So much so that not only is the campaign being credited with giving Hewlett-Packard Co. a slight lead in consumer-PC market share, but it's also said to have propelled the comeback of rapper Jay-Z.
The campaign's strategy centered on making PC stand once again for "personal computer" and not for what it had become-a "personal commodity" sold based on price and discounts, especially by HP rival, and longtime category leader, Dell.
Spearheading the campaign on the client side are former Apple Computer marketing executives Satjiv Chahil, now senior VP-worldwide marketing for HP's Personal Systems Group, and David Roman, VP-worldwide marketing communications in that group.

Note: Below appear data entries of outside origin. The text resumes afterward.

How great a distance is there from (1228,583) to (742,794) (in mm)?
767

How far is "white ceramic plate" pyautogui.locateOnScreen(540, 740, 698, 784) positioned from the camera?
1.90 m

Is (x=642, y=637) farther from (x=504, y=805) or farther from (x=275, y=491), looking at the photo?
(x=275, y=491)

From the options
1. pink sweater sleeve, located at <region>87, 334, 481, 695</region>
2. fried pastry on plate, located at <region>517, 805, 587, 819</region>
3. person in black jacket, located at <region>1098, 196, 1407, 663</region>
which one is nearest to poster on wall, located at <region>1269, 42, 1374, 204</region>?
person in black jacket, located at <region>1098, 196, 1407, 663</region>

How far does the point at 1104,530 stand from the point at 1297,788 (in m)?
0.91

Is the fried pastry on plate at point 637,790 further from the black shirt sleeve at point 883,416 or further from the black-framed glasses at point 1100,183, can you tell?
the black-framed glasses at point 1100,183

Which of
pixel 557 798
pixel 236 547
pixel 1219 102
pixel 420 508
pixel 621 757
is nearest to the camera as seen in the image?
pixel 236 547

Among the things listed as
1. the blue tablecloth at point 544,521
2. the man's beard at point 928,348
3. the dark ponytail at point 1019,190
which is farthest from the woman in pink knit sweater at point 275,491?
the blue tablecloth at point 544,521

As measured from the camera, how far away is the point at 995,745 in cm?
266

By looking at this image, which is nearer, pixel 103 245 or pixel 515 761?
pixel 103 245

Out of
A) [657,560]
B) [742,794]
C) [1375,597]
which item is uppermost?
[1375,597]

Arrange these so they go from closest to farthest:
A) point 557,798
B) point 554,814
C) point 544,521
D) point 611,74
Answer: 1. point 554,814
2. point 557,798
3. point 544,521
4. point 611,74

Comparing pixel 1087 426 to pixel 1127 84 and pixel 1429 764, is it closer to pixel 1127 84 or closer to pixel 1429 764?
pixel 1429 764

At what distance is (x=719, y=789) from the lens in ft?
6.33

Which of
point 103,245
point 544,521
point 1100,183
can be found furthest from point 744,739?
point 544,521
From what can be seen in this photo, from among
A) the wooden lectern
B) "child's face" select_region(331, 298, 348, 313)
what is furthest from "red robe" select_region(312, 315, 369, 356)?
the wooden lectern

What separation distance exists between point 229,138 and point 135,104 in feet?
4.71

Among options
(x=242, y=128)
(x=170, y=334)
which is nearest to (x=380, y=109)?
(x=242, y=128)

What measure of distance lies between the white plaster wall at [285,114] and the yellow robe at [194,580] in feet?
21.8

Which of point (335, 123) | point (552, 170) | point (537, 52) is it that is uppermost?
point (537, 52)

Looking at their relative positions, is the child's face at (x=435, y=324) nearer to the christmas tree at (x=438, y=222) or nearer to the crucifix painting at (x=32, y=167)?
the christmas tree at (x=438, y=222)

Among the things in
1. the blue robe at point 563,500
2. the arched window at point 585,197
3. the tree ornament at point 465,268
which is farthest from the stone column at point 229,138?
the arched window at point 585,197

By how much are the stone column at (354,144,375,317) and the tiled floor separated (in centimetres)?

TV spots from San Francisco agency Goodby feature only the hands, midsections and computers of celebrities ranging from Jay-Z to the "Flying Tomato," Olympic snowboarder Shaun White, who takes photos of airline passengers sleeping, to Dallas Mavericks owner Mark Cuban, who sentimentally saves all the e-mails he's written, including one inviting his wife on their first date.
Goodby's campaign also included two programs. An interactive show titled "Change Artists" was targeted at business-to-business customers and centered on CEO interviews. The "Change Artists" effort also included promotions. Leads were up 70%-80% over the previous year, Mr. Roman notes.
The other program appeared on MTV. "Meet or Delete" used a dating-game format to determine whether a couple would get together based on the contents of their computer hard drives. The MTV program is running in 14 nations in nine languages, Mr. Roman says, noting, "It has become a valuable program for them."
The results: In the third quarter of 2006, according to IDC data, HP's market share rose to 27.7%, good enough to beat Dell's 25.1%.
Perhaps more importantly, Goodby's campaign has helped lift the company past the troubles resulting from an investigation into HP's tracking of a boardroom leak. "The impact is a lot less than it would have been," Mr. Roman says.
As for how cool HP is these days, Mr. Roman says: "We're getting cooler, but I wouldn't say we're cool."